43.Currently, in the case of a limited company with a share capital the memorandum is required to state the amount of the share capital with which the company proposes to be registered and the nominal amount of each of its shares. This is known as the “authorised share capital” and acts as a ceiling on the amount of capital which can be issued (although this limit can be increased by ordinary resolution). The CLR recommended that the requirement for a company to have an authorised share capital should be abolished (Final Report, paragraph 10.6).
44.The Act gives effect to this recommendation and in future, information about the shares subscribed for by the subscribers to the memorandum, which is currently set out in the memorandum itself, will be provided to the registrar in the statement of capital and initial shareholdings.

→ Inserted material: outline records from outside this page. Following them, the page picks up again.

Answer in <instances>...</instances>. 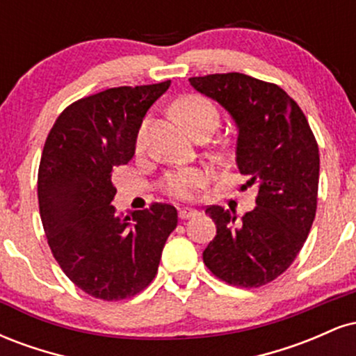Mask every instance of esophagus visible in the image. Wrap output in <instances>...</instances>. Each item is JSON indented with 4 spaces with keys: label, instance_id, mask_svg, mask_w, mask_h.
<instances>
[{
    "label": "esophagus",
    "instance_id": "34e87169",
    "mask_svg": "<svg viewBox=\"0 0 356 356\" xmlns=\"http://www.w3.org/2000/svg\"><path fill=\"white\" fill-rule=\"evenodd\" d=\"M194 216H197V211L191 209V207H182V209H179V218L181 219H191L194 218Z\"/></svg>",
    "mask_w": 356,
    "mask_h": 356
}]
</instances>
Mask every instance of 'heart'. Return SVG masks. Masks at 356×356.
Masks as SVG:
<instances>
[{"label": "heart", "mask_w": 356, "mask_h": 356, "mask_svg": "<svg viewBox=\"0 0 356 356\" xmlns=\"http://www.w3.org/2000/svg\"><path fill=\"white\" fill-rule=\"evenodd\" d=\"M177 113L182 118L184 124L189 127L191 132L201 127L218 125V110L209 100L202 99V97H186L177 104ZM145 145V127L138 132L137 137V149H144ZM207 181L206 172L199 169H181L175 170L167 177L165 191L169 192L172 197L182 199V201H189L197 194L199 189H202L204 184Z\"/></svg>", "instance_id": "1"}]
</instances>
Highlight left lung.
Wrapping results in <instances>:
<instances>
[{
    "label": "left lung",
    "mask_w": 356,
    "mask_h": 356,
    "mask_svg": "<svg viewBox=\"0 0 356 356\" xmlns=\"http://www.w3.org/2000/svg\"><path fill=\"white\" fill-rule=\"evenodd\" d=\"M191 85L229 113L238 130L236 164L259 194L238 220L211 206L216 238L206 266L226 283L257 288L289 268L316 214L320 154L305 113L283 88L244 73L192 76Z\"/></svg>",
    "instance_id": "1"
}]
</instances>
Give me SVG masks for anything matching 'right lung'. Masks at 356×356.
Returning <instances> with one entry per match:
<instances>
[{
	"label": "right lung",
	"instance_id": "right-lung-1",
	"mask_svg": "<svg viewBox=\"0 0 356 356\" xmlns=\"http://www.w3.org/2000/svg\"><path fill=\"white\" fill-rule=\"evenodd\" d=\"M169 87L167 80L81 99L61 112L44 142L38 170L44 234L65 275L99 300H124L149 286L177 226L169 204L117 214L110 181L113 167L134 157L147 110Z\"/></svg>",
	"mask_w": 356,
	"mask_h": 356
}]
</instances>
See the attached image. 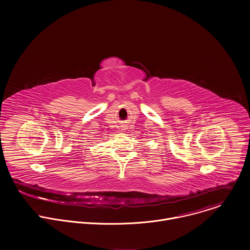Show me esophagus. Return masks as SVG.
<instances>
[{
  "label": "esophagus",
  "mask_w": 250,
  "mask_h": 250,
  "mask_svg": "<svg viewBox=\"0 0 250 250\" xmlns=\"http://www.w3.org/2000/svg\"><path fill=\"white\" fill-rule=\"evenodd\" d=\"M126 129H127V127H126V125H122V130H126Z\"/></svg>",
  "instance_id": "1"
}]
</instances>
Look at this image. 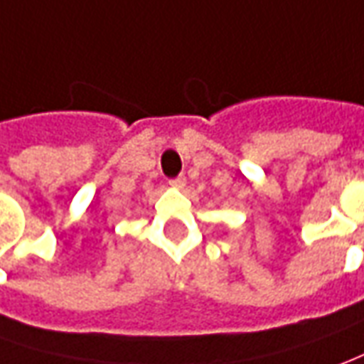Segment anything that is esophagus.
I'll use <instances>...</instances> for the list:
<instances>
[{
    "mask_svg": "<svg viewBox=\"0 0 364 364\" xmlns=\"http://www.w3.org/2000/svg\"><path fill=\"white\" fill-rule=\"evenodd\" d=\"M169 185H171V187H177V189H183V187L187 185V179H185L183 175H179V177H173V179H169Z\"/></svg>",
    "mask_w": 364,
    "mask_h": 364,
    "instance_id": "obj_1",
    "label": "esophagus"
}]
</instances>
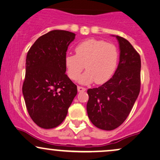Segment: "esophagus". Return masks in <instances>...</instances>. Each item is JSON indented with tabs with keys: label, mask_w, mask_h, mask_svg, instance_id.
<instances>
[{
	"label": "esophagus",
	"mask_w": 160,
	"mask_h": 160,
	"mask_svg": "<svg viewBox=\"0 0 160 160\" xmlns=\"http://www.w3.org/2000/svg\"><path fill=\"white\" fill-rule=\"evenodd\" d=\"M78 92H84L85 91L86 89L84 88H83V87H80V86H78Z\"/></svg>",
	"instance_id": "obj_1"
}]
</instances>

45.Like the statement of guarantee (see section 11), the statement of capital and initial shareholdings must contain such information as may be prescribed by the Secretary of State, in regulations made under the Act, for the purpose of identifying the subscribers to the memorandum (i.e. the founder members of the company).
46.The statement of capital and initial shareholdings is essentially a “snapshot” of a company’s share capital at the point of registration. For public companies, this requirement is linked to the abolition of authorised share capital (see above). It implements (as far as public companies are concerned) Article 2 of the Second Company Law Directive (77/91/EC) (the “Second Directive”) which states:
““the statutes or instruments of incorporation of the company shall always give at least the following information…(c) when the company has no authorized capital, the amount of the subscribed capital….”.”
47.The statement of capital and initial shareholdings must contain the following information:
the total number of shares of the company to be taken on formation by the subscribers to the memorandum;
the aggregate nominal value of those shares;
for each class of shares: prescribed particulars of the rights attached to those shares, the total number of shares of that class and the aggregate nominal value of shares of that class; and
the amount to be paid up and the amount (if any) to be unpaid on each share (whether on account of the nominal value of the shares or by way of premium).
48.The reference to “prescribed particulars of the rights attached to the shares” in this section (and elsewhere in the Act where a statement of capital is called for), refers to such particulars as may be prescribed by the Secretary of State by statutory instrument (see section 1167).
49.Whilst the Second Directive only applies to public companies it is important that the information on the public register is up-to-date for both public and private companies. A statement of capital will, therefore, be required where it is proposed that a company formed under the Act will have a share capital on formation and, with limited exceptions (in particular, where there has been a variation of class rights which does not affect the company’s aggregate subscribed capital) whenever a limited company having a share capital makes an alteration to its share capital (and in certain cases where an unlimited company makes a return to the registrar).